Materials provided:
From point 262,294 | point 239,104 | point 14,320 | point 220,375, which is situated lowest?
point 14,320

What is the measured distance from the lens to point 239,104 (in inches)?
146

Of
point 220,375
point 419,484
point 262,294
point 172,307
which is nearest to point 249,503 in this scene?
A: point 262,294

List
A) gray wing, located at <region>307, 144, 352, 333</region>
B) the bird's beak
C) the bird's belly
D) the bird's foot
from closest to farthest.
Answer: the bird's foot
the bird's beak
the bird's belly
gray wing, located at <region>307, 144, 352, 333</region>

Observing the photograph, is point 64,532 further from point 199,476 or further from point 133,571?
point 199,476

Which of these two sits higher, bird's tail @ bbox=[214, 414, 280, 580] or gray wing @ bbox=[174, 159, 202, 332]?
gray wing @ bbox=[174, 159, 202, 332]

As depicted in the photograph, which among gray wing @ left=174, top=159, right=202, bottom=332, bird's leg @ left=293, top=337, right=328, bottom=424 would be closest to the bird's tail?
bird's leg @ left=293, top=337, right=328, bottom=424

Challenge: Copy all of the data above word for word, keeping each line as it stands.

Result:
From point 262,294 | point 239,104 | point 14,320 | point 220,375, which is situated lowest?
point 14,320

What is the measured distance from the lens to point 239,104 (in inches)?
146

Of
point 220,375
point 419,484
point 262,294
point 172,307
which is nearest to point 249,503 in this scene?
A: point 262,294

List
A) gray wing, located at <region>307, 144, 352, 333</region>
B) the bird's beak
C) the bird's belly
D) the bird's foot
from closest to farthest.
Answer: the bird's foot
the bird's beak
the bird's belly
gray wing, located at <region>307, 144, 352, 333</region>

Observing the photograph, is point 64,532 further from point 199,476 or further from point 133,571?
point 199,476

Which of these two sits higher, bird's tail @ bbox=[214, 414, 280, 580] or gray wing @ bbox=[174, 159, 202, 332]?
gray wing @ bbox=[174, 159, 202, 332]

As depicted in the photograph, which among gray wing @ left=174, top=159, right=202, bottom=332, bird's leg @ left=293, top=337, right=328, bottom=424 would be closest to the bird's tail?
bird's leg @ left=293, top=337, right=328, bottom=424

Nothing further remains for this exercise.